Baudin finally rose and began pitching the two small tents, close to the base of the finger, where the shadows would hold longest. He ignored the towering monolith as if it was nothing more than the bole of a tree, and set about driving deep into the sand the long, thin spikes through the first tent's brass-hooped corners.
An orange tint suffused the air as the sun climbed higher. Although Felisin had seen that colour of sky before on the island, it had never before been so saturated. She could almost taste it, bitter as iron.
As Baudin began on the second tent, Heboric finally roused himself, his head lifting as he sniffed the air, then squinted upward. 'Hood's breath!' he growled. 'Hasn't there been enough?'
'What is it?' Felisin demanded. 'What's wrong?'
'There's been a storm,' the ex-priest said. 'That's Otataral dust.'
At the tents, Baudin paused.

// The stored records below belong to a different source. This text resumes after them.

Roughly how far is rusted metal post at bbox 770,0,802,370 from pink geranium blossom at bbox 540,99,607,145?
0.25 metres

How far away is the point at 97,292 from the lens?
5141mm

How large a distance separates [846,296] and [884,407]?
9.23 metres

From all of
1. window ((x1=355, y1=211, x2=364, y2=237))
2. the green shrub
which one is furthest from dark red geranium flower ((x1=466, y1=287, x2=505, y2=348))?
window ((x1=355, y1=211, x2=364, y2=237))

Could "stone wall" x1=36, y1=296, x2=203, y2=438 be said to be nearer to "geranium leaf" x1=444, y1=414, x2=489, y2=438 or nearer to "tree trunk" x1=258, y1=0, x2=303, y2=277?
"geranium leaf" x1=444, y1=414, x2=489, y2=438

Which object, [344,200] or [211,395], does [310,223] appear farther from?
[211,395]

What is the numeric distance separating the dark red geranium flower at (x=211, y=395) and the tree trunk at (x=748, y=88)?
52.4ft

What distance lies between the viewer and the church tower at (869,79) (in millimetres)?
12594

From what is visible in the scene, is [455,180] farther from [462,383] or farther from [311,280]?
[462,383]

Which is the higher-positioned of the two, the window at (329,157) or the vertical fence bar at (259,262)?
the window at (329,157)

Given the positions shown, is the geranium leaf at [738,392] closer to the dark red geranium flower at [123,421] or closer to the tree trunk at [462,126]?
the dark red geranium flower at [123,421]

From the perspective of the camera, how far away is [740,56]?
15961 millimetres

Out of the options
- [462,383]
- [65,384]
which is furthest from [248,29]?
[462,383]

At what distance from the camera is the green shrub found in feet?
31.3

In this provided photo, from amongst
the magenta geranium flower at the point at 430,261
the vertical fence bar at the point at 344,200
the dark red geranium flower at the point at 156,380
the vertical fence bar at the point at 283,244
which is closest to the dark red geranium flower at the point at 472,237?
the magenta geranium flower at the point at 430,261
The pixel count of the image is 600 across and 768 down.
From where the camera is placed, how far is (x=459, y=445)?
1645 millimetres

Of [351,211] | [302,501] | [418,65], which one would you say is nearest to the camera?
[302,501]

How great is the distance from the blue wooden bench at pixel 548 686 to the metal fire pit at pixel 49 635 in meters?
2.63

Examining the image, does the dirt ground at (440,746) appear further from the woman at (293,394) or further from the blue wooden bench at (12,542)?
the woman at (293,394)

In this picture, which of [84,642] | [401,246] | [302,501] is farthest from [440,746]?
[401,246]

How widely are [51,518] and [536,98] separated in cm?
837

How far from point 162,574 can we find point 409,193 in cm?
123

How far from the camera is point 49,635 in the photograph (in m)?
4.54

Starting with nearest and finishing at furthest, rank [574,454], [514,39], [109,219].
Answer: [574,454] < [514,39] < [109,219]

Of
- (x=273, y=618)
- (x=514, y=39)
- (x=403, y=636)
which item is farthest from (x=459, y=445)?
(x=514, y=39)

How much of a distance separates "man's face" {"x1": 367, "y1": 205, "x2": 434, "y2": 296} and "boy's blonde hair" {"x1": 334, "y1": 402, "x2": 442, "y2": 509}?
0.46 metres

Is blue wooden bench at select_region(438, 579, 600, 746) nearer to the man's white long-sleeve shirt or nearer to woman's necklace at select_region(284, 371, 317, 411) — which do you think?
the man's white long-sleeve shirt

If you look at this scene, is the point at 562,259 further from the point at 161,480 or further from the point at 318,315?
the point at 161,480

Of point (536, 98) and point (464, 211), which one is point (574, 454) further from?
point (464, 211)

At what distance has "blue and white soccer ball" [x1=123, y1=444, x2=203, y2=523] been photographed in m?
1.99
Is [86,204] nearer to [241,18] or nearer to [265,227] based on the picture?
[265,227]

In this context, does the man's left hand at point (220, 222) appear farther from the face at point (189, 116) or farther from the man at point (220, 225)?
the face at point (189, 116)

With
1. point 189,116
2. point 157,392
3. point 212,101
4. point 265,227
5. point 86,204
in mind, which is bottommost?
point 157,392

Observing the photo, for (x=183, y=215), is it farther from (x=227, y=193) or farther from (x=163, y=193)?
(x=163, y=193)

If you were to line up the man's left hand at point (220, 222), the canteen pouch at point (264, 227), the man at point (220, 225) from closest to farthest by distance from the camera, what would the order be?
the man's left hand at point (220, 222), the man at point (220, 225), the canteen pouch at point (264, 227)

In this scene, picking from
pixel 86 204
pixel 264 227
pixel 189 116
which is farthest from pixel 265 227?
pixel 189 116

He ran a hand across one shoulder, then frowned at his palm. 'It's settling,' he said.
'We'd best get under cover-'
Felisin snorted. 'As if that will do any good! We've mined the stuff, in case you've forgotten. Whatever effect it's had on us, it's happened long ago.'
'Back at Skullcup we could wash ourselves at day's end,' Heboric said, slinging an arm through the food pack's strap and dragging it towards the tents.
She saw that he still held his other stump — the one that had touched the edifice — tight against his midriff.
'And you think that made a difference?' she asked. 'If that's true, why did every mage who worked there die or go mad? You're not thinking clearly, Heboric-'
'Sit there, then,' the old man snapped, ducking under the first tent's flap and pulling the pack in after him.
Felisin glanced at Baudin. The thug shrugged, resumed readying the second tent, without evident haste.
She sighed. She was exhausted, yet not sleepy. If she took to the tent, she would in all likelihood simply lie there, eyes open and studying the weave of the canvas above her face.